## TASK DETAILS
Leaving the pictures aside, repeat each line below exactly.

## INFORMATION SUPPLIED
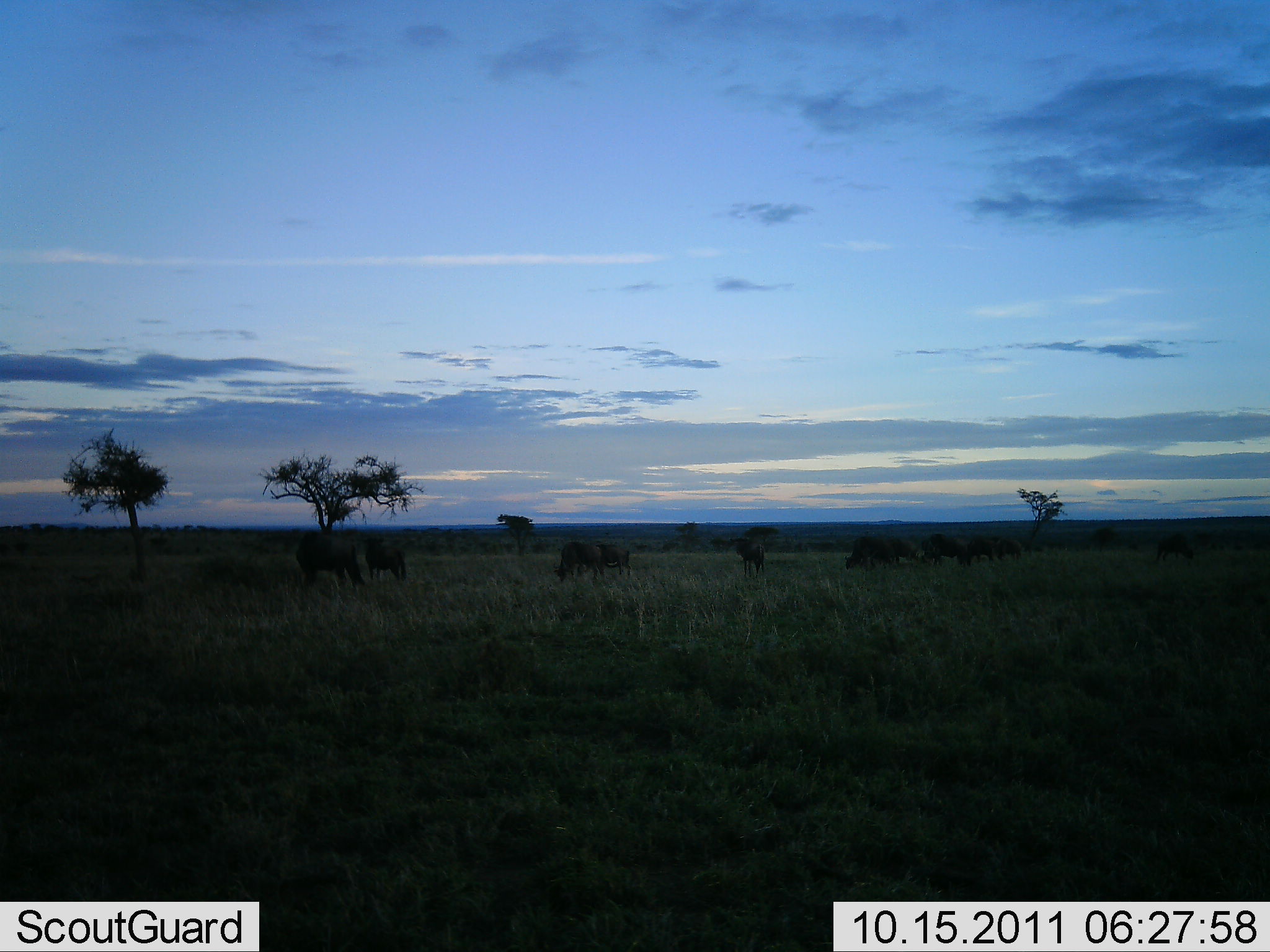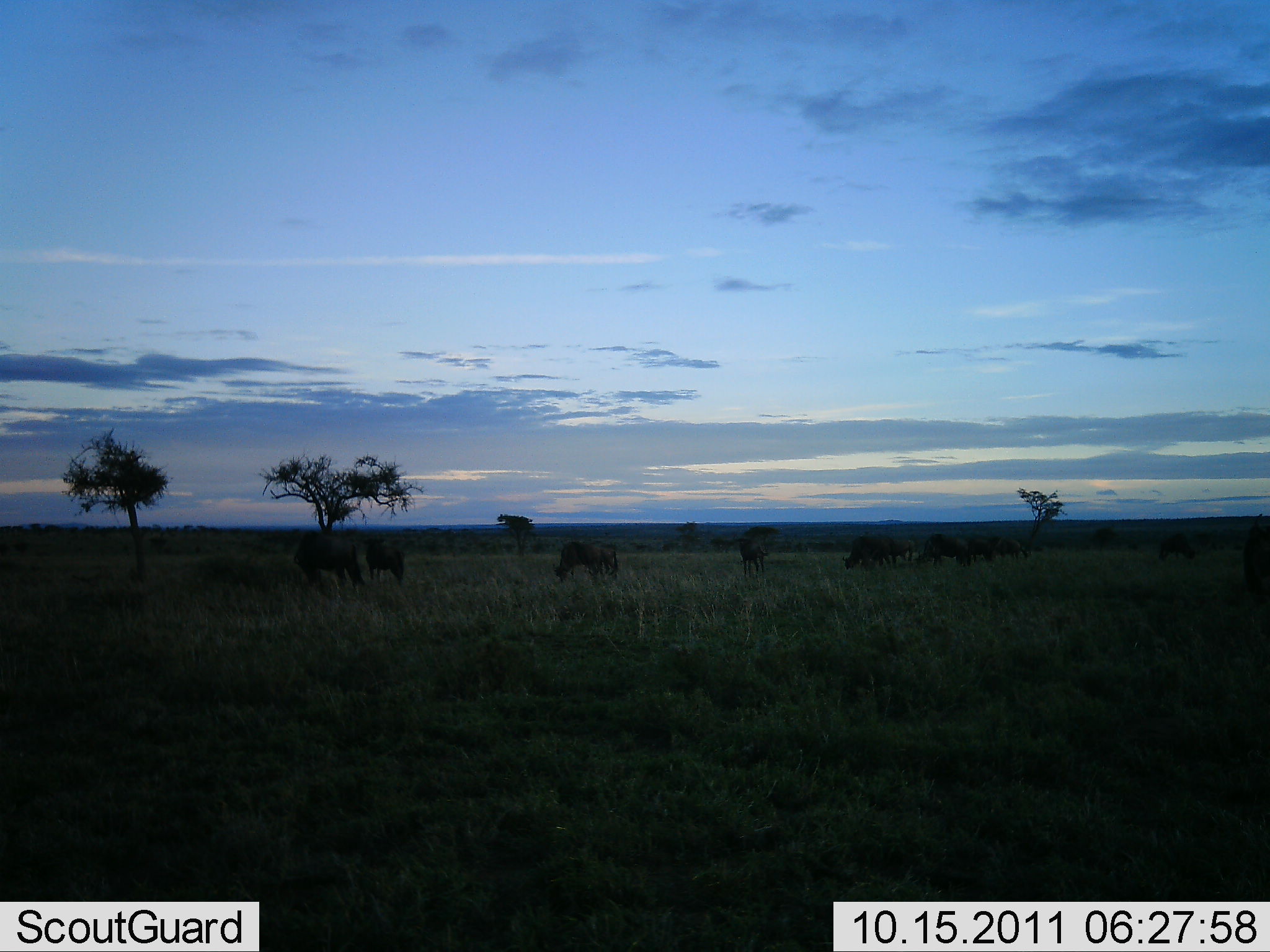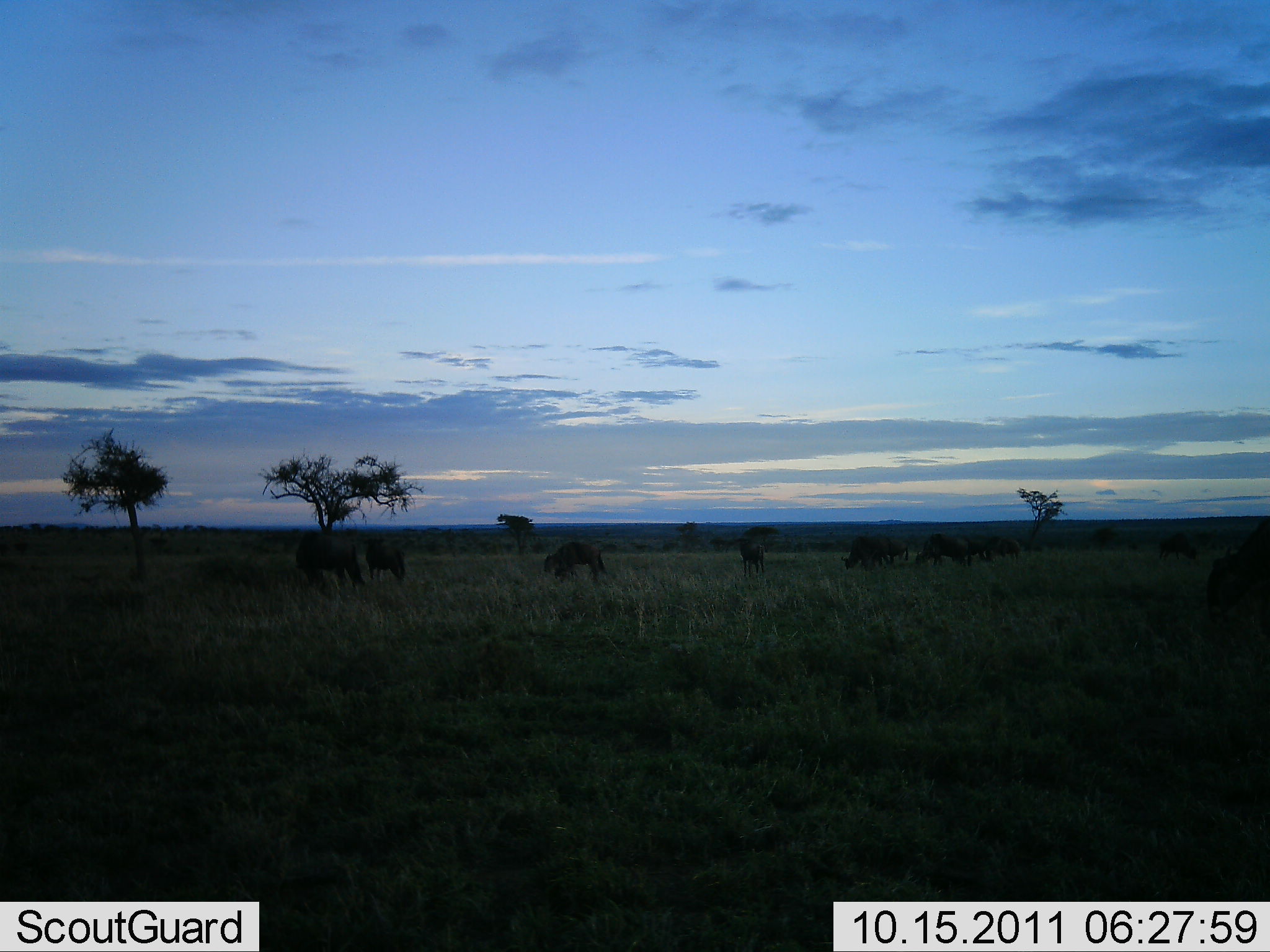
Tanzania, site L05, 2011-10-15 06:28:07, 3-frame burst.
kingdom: Animalia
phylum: Chordata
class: Mammalia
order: Artiodactyla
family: Bovidae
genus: Connochaetes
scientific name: Connochaetes taurinus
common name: blue wildebeest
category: wildebeest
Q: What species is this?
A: Wildebeest (blue wildebeest) (Connochaetes taurinus).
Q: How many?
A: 11-50.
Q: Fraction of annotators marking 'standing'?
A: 58%.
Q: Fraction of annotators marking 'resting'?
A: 8%.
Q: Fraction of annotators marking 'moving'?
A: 33%.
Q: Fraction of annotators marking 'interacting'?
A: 0%.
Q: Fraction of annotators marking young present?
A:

## SOLUTION
Tanzania, site L05, 2011-10-15 06:28:07, 3-frame burst.
kingdom: Animalia
phylum: Chordata
class: Mammalia
order: Artiodactyla
family: Bovidae
genus: Connochaetes
scientific name: Connochaetes taurinus
common name: blue wildebeest
category: wildebeest
Q: What species is this?
A: Wildebeest (blue wildebeest) (Connochaetes taurinus).
Q: How many?
A: 11-50.
Q: Fraction of annotators marking 'standing'?
A: 58%.
Q: Fraction of annotators marking 'resting'?
A: 8%.
Q: Fraction of annotators marking 'moving'?
A: 33%.
Q: Fraction of annotators marking 'interacting'?
A: 0%.
Q: Fraction of annotators marking young present?
A:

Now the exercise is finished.